'''

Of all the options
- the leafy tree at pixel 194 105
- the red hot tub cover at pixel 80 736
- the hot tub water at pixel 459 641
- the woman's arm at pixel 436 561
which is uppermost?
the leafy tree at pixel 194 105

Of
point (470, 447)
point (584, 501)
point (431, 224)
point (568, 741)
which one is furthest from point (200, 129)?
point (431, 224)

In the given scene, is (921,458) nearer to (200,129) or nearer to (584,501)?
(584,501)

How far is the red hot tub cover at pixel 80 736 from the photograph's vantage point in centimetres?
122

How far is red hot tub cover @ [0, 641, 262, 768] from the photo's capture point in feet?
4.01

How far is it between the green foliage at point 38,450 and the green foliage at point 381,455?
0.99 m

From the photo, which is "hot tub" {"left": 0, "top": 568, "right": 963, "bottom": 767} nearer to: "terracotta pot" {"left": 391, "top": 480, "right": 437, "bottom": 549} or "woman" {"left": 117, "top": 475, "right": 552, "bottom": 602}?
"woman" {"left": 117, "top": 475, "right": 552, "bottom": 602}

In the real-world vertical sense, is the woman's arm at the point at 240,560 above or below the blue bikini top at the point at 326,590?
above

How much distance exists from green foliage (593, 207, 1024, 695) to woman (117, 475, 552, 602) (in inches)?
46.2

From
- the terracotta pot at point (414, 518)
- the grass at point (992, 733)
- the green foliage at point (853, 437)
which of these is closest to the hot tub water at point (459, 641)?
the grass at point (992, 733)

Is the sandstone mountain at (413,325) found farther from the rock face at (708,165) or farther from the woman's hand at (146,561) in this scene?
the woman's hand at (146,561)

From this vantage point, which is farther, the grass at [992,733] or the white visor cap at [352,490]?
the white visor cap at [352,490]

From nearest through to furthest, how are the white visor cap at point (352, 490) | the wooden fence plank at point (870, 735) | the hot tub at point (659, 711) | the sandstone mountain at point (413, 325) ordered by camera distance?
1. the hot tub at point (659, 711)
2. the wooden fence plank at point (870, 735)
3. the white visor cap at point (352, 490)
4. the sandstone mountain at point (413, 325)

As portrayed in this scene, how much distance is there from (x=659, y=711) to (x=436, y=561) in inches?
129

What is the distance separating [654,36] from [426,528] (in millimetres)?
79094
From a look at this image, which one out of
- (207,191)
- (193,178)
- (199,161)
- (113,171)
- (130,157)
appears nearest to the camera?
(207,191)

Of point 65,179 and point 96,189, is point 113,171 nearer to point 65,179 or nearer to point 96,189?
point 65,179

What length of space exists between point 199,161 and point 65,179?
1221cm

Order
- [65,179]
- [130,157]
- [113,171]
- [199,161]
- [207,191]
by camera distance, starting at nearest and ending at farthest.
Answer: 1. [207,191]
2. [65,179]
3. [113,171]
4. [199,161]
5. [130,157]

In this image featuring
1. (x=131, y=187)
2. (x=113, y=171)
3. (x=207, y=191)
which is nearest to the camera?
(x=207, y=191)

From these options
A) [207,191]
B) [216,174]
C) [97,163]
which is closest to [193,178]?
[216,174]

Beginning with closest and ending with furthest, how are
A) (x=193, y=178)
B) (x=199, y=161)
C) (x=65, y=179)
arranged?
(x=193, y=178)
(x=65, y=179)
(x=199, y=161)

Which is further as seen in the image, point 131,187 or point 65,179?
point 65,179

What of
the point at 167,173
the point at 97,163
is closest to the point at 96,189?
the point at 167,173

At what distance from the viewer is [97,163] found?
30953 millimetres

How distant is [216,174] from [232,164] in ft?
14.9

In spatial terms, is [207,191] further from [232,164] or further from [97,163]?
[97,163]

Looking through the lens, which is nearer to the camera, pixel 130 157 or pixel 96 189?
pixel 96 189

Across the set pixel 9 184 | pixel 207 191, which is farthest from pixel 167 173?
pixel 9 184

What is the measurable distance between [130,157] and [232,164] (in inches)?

'''

Copy out the lines from the line containing "Of point 65,179" to the end of the listing above, without alteration.

Of point 65,179 and point 96,189, is point 113,171 nearer to point 65,179 or nearer to point 96,189?
point 65,179

What length of space exists between point 199,161 and point 65,179?
1221cm

Order
- [65,179]
- [130,157]
- [113,171]
- [199,161]
- [207,191]
by camera distance, starting at nearest and ending at farthest.
Answer: 1. [207,191]
2. [65,179]
3. [113,171]
4. [199,161]
5. [130,157]

In this image featuring
1. (x=131, y=187)
2. (x=113, y=171)
3. (x=207, y=191)
which is nearest to the camera?
(x=207, y=191)

From these options
A) [207,191]
B) [216,174]
C) [97,163]
which is closest to [193,178]?
[216,174]

Beginning with closest and ending with furthest, how are
A) (x=193, y=178)
B) (x=199, y=161)
C) (x=65, y=179)
arranged?
(x=193, y=178)
(x=65, y=179)
(x=199, y=161)

Which is further as seen in the image, point 131,187 or point 65,179?
point 65,179

What of
the point at 167,173
the point at 97,163
is closest to the point at 96,189?
the point at 167,173

At what distance from the viewer is [97,163] found?
30953 millimetres

How distant is [216,174] from [232,164] in ft?
14.9

In spatial terms, is [207,191] further from [232,164] or further from [97,163]?
[97,163]

Looking through the lens, which is nearer to the camera, pixel 130 157 or pixel 96 189?
pixel 96 189

Across the set pixel 9 184 | pixel 207 191, which is farthest from pixel 167 173?
pixel 9 184

What is the measurable distance between [130,157] and [232,164] (in inches)?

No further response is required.